__Exercise description__
These records are to be written out exactly as they read, minus the pictures.
=== Section Start ===
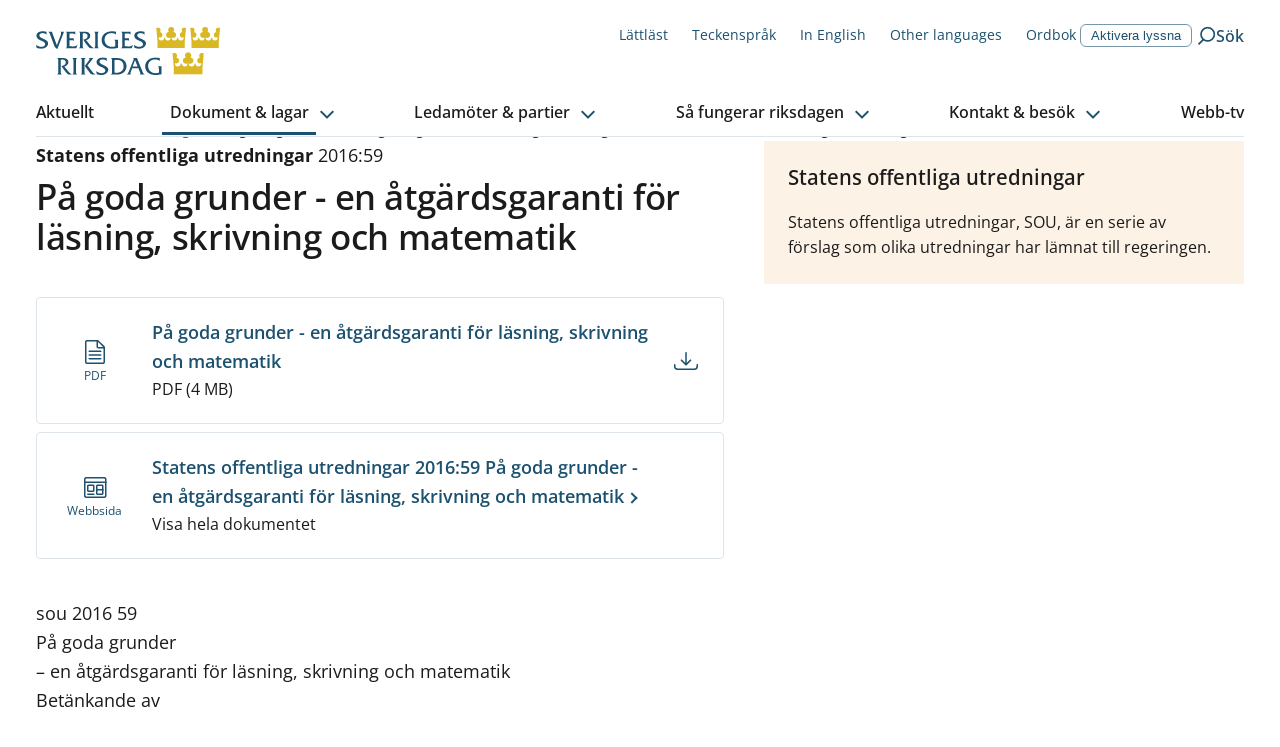

--- FILE ---
content_type: text/plain; charset=UTF-8
request_url: https://socket.riksdagen.se/socket.io/?EIO=4&transport=polling&t=PlkiyHU&sid=ek0V1fbfWKR83eM9JARX
body_size: 74
content:
40{"sid":"wukLS4WLAppxDjXKJARY"}42["livemetadata.load",{"liveVideos":[]}]

--- FILE ---
content_type: text/plain; charset=UTF-8
request_url: https://socket.riksdagen.se/socket.io/?EIO=4&transport=polling&t=Plkiy3U
body_size: 118
content:
0{"sid":"ek0V1fbfWKR83eM9JARX","upgrades":["websocket"],"pingInterval":25000,"pingTimeout":20000,"maxPayload":1000000}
=== Section End ===
__Output of the exercise__
--- FILE ---
content_type: text/plain; charset=UTF-8
request_url: https://socket.riksdagen.se/socket.io/?EIO=4&transport=polling&t=PlkiyHU&sid=ek0V1fbfWKR83eM9JARX
body_size: 74
content:
40{"sid":"wukLS4WLAppxDjXKJARY"}42["livemetadata.load",{"liveVideos":[]}]

--- FILE ---
content_type: text/plain; charset=UTF-8
request_url: https://socket.riksdagen.se/socket.io/?EIO=4&transport=polling&t=Plkiy3U
body_size: 118
content:
0{"sid":"ek0V1fbfWKR83eM9JARX","upgrades":["websocket"],"pingInterval":25000,"pingTimeout":20000,"maxPayload":1000000}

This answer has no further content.